• What you are asked to do: Put everything from the line containing "Observing this photograph, looking" down to the line containing "2.34 metres", both included, into a Markdown table with the columns No and Line. Number each line in order and leave out blank lines.

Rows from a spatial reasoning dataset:
╔══
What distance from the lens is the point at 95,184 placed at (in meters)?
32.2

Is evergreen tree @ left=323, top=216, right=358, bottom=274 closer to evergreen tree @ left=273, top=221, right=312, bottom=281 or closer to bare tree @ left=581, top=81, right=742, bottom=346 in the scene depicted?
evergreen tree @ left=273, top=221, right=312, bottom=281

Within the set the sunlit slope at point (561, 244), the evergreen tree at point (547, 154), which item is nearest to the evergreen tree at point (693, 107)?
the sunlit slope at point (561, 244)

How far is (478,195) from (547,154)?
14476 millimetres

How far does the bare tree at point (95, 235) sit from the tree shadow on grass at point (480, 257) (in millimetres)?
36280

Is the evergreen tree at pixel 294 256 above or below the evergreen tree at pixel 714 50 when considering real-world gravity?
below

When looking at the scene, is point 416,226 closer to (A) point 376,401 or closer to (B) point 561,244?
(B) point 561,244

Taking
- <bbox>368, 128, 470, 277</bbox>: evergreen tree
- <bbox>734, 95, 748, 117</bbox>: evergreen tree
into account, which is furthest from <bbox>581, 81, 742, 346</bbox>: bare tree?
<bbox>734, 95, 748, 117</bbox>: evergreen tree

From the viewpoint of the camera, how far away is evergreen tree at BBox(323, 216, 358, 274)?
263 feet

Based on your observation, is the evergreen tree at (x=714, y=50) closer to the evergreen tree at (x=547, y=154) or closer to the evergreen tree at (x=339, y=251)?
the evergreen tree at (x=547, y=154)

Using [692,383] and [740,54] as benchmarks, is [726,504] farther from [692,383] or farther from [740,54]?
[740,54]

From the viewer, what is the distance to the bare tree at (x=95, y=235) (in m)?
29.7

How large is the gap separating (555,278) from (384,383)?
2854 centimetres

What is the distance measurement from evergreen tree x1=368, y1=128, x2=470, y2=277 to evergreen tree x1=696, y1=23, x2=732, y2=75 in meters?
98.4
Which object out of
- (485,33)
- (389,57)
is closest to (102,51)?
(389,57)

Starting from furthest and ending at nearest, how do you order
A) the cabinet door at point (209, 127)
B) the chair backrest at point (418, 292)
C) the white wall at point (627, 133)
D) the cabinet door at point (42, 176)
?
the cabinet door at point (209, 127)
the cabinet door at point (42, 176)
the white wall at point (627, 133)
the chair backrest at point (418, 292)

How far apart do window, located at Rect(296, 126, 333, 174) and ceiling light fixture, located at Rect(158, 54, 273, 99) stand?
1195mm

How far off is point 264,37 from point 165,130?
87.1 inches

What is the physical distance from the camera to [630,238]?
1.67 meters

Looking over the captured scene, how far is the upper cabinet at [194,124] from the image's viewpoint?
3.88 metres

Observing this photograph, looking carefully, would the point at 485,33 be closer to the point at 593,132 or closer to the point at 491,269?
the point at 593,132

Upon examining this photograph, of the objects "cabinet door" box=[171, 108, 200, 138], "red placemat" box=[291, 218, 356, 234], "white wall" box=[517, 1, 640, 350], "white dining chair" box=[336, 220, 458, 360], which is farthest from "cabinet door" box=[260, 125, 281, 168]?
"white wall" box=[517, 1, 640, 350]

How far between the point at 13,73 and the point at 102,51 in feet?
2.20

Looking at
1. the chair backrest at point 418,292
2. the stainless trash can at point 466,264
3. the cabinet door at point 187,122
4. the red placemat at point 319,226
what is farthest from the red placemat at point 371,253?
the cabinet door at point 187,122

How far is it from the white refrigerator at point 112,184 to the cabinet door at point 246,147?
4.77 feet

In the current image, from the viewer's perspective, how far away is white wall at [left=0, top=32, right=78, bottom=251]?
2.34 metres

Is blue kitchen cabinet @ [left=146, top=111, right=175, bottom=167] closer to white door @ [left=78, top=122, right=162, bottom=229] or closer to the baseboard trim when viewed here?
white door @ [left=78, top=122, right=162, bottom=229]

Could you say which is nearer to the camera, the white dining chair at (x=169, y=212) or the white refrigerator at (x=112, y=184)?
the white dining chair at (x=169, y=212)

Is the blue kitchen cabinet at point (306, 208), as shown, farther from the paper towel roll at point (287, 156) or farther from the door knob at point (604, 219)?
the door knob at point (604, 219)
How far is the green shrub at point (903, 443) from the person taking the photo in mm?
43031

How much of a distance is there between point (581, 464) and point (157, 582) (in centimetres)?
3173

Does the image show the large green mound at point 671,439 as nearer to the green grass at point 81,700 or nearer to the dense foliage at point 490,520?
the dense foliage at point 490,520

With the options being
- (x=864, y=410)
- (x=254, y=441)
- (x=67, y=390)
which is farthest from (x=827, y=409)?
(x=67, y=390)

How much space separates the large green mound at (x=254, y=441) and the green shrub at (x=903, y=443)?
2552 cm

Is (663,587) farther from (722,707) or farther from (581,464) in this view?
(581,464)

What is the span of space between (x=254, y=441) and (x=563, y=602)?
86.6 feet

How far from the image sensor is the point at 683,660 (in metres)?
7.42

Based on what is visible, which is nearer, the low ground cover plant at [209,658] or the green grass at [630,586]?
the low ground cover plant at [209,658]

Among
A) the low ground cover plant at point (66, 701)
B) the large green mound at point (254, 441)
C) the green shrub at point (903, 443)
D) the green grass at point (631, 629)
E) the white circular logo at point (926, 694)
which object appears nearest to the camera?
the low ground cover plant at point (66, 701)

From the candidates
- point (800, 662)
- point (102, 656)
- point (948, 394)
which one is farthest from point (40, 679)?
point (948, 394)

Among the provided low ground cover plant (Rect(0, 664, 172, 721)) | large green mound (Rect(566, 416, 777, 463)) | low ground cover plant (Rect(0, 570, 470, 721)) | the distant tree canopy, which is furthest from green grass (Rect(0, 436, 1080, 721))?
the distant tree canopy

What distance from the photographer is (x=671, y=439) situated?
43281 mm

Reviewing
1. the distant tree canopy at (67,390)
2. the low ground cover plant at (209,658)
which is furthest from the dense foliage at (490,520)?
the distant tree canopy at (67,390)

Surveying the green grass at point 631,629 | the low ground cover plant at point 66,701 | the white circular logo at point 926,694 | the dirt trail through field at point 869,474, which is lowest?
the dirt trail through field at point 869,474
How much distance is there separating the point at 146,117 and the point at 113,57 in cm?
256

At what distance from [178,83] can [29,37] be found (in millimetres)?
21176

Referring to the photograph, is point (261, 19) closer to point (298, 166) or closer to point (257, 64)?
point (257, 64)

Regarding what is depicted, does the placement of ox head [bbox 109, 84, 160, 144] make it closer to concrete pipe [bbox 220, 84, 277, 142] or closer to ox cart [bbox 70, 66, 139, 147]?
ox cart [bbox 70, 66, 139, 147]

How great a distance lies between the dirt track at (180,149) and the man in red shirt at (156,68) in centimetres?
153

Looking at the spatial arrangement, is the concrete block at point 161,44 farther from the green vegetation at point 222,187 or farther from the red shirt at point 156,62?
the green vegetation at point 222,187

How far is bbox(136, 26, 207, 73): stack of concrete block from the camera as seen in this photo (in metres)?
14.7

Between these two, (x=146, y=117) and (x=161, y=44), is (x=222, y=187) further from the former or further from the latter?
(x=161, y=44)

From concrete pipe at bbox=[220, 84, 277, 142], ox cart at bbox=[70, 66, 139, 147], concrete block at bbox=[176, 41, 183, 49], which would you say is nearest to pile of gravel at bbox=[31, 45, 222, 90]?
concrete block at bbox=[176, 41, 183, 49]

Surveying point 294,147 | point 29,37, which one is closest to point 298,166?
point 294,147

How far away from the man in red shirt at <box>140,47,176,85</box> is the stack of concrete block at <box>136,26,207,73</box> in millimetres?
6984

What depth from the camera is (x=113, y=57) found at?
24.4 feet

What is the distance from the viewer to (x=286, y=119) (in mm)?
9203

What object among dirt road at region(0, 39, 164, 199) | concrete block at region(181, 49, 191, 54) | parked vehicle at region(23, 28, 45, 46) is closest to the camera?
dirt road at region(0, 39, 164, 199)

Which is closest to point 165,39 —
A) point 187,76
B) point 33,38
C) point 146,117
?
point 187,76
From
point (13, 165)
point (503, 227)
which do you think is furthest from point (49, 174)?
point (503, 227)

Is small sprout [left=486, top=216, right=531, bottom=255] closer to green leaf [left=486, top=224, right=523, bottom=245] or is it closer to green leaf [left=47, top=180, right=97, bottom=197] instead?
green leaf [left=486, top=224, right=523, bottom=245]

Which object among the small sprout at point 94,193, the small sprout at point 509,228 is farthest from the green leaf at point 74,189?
╚══
• Answer to the task:
| No | Line |
|---|---|
| 1 | Observing this photograph, looking carefully, would the point at 485,33 be closer to the point at 593,132 or closer to the point at 491,269? |
| 2 | the point at 593,132 |
| 3 | Upon examining this photograph, of the objects "cabinet door" box=[171, 108, 200, 138], "red placemat" box=[291, 218, 356, 234], "white wall" box=[517, 1, 640, 350], "white dining chair" box=[336, 220, 458, 360], which is farthest from "cabinet door" box=[260, 125, 281, 168]? |
| 4 | "white wall" box=[517, 1, 640, 350] |
| 5 | How far between the point at 13,73 and the point at 102,51 in feet? |
| 6 | 2.20 |
| 7 | Looking at |
| 8 | 1. the chair backrest at point 418,292 |
| 9 | 2. the stainless trash can at point 466,264 |
| 10 | 3. the cabinet door at point 187,122 |
| 11 | 4. the red placemat at point 319,226 |
| 12 | what is farthest from the red placemat at point 371,253? |
| 13 | the cabinet door at point 187,122 |
| 14 | How far is it from the white refrigerator at point 112,184 to the cabinet door at point 246,147? |
| 15 | 4.77 feet |
| 16 | In the current image, from the viewer's perspective, how far away is white wall at [left=0, top=32, right=78, bottom=251]? |
| 17 | 2.34 metres |